Moms Get Shit Done. Period.
Read this supermom’s account of her path from full time work to a flex-schedule and ultimately, her own business.
By Marianna SachsE
Edited by Samantha Gale
When my eldest son was just over one, I faced an internal crisis about how to proceed with my working life. Like many moms in the US, I’d cobbled together disability, paid time off, and family leave in order to take the most maternity possible. I was lucky, and it added up to just over three months at home with my son. I’d only been in my job at a prestigious non-profit for a couple of years and had student loans from university that I needed to pay off, so there was no question whether or not I’d be going back to work.
I loved my job and the company, but had a horrible commute to work - an hour each way by car, with no option of public transport. And that was on a good day. Factor in a traffic jam on the freeway, and that one hour could easily become two. I often found that I barely would make it back in time for daycare to close, and would then rush through my son’s dinner and bedtime routines. When I returned to work, the company agreed to let me come back part time on a temporary basis, which was quite honestly the only way that I could handle that crappy commute. I struggled intensely with the balance - I was pumping three times a day whilst simultaneously trying to work. I was driving to and from the office when traffic would be lightest, struggling to not fall asleep at the wheel. This was eight years ago, when remote working or flexible schedules weren’t being offered by a lot of companies and like many of my peers, there came a time when I was told I had to decide between returning to work full time work or leaving my job.
I remember talking to my mom about this dilemma. She had been a high-powered economist in her day - teaching at NYU, working for the World Bank, as well as sitting on the President’s Council of Economic Advisors. When my older brother was born, she found that her workplace was just not ready to provide the flexibility she needed as a working mother. Worse still, her supervisor, a woman, had zero sympathy for the situation this put her in. That was the late 1970s. My mother - someone who others considered a feminist, but would never have described herself that way - was pissed that thirty years later I was still dealing with the same BS.
I had a supervisor who understood and advocated for me, but an HR team that only came around to the value of remote work and other tools for flexibility years later. So with my option to work part-time over, I chose to resign - even before I had something lined up.
I felt intense shame telling my colleagues and friends why I was leaving. Thinking about this still makes me really emotional. I felt like I was somehow failing on all fronts: as a highly-educated woman with opportunity, as a feminist, and as a mother.
Fortunately, before my last day rolled around, I got a new job at a company that not only allowed me to work part time, but to also work remotely. This company recognized that the impact a person can make does not necessarily correlate to the hours that they’re in the office. That working mothers, too busy for water-cooler talk, get shit done. This company took a risk on me, it paid off, and I am forever thankful.
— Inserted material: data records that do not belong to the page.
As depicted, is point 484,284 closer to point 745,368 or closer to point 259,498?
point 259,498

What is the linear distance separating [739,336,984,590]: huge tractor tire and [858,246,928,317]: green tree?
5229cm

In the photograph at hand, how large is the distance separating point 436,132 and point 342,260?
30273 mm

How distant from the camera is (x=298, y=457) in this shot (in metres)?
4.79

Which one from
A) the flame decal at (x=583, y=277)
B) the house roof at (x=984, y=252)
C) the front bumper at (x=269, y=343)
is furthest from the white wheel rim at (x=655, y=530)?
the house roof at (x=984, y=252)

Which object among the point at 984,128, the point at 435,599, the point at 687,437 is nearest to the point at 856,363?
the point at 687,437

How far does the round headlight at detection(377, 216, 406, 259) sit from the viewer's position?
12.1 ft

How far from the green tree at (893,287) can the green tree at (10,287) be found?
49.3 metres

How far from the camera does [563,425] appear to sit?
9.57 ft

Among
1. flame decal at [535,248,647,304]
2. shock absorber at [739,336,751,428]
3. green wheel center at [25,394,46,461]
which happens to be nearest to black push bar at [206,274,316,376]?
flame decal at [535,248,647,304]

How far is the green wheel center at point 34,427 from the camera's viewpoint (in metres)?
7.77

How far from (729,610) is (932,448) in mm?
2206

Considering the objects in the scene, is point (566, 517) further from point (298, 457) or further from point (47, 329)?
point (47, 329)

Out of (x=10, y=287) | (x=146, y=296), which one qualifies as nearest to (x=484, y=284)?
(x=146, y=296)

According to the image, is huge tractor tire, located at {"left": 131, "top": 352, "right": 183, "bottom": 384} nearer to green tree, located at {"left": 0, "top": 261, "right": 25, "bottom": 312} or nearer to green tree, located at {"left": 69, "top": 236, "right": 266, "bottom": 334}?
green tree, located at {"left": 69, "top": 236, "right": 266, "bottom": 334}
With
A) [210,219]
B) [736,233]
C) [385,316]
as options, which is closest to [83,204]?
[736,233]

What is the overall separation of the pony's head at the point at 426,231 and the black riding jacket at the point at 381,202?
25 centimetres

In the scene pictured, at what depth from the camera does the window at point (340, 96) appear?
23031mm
Two years ago, I left the US and moved to the Netherlands with my family. A month after we arrived, I gave birth to our second son. Once again, in the haze of new motherhood, I felt the need to lean into my creativity. Although I loved being a mother and I loved work, my creative interests weren’t the central focus in either of these and I missed that. Being in the Netherlands, where the cost of living is lower than in many US cities, I felt liberated to start my own business.
This time around, the transition from motherhood to work was starkly different. I eased in gently, gradually increasing childcare along the way. Slowly, I felt ready to spend more and more time away from my infant son in order to nurture this exciting professional path I’d carved out. I didn’t feel pressure to drop everything and go back to work full time all at once. Now, almost two years in, I am back to work full time, but the difference is that I’m working for myself. Of course, some things might never change - pulling together childcare is still a pain in the butt and the daily struggle to be present in whatever I am doing, be it working or parenting, is still very real...
...but I feel grateful.
I feel grateful that I have a loving partner who is not only a present father but a champion of my career choices and the risks I take. I feel grateful to have seen multiple sides of the struggle that is to be both a good parent and a good worker. I feel grateful for the risks taken - the ones I’ve taken myself and the ones that other people have taken for me - in pursuit of a more balanced lifestyle.
Parenting is so hard and so important. But it isn’t the only part of any individual. The sides of us that are makers, learners, teachers, explorers, doers, and more, need to be fostered. Employers benefit when parents are given the flexibility they need. Society reaps the dividends for decades when parents have the ability to be hands-on when it is most critical.
My own experience has made me a fierce advocate for extended parental leave and work environments that support a balanced lifestyle. It may feel like a risk, but it is worth it.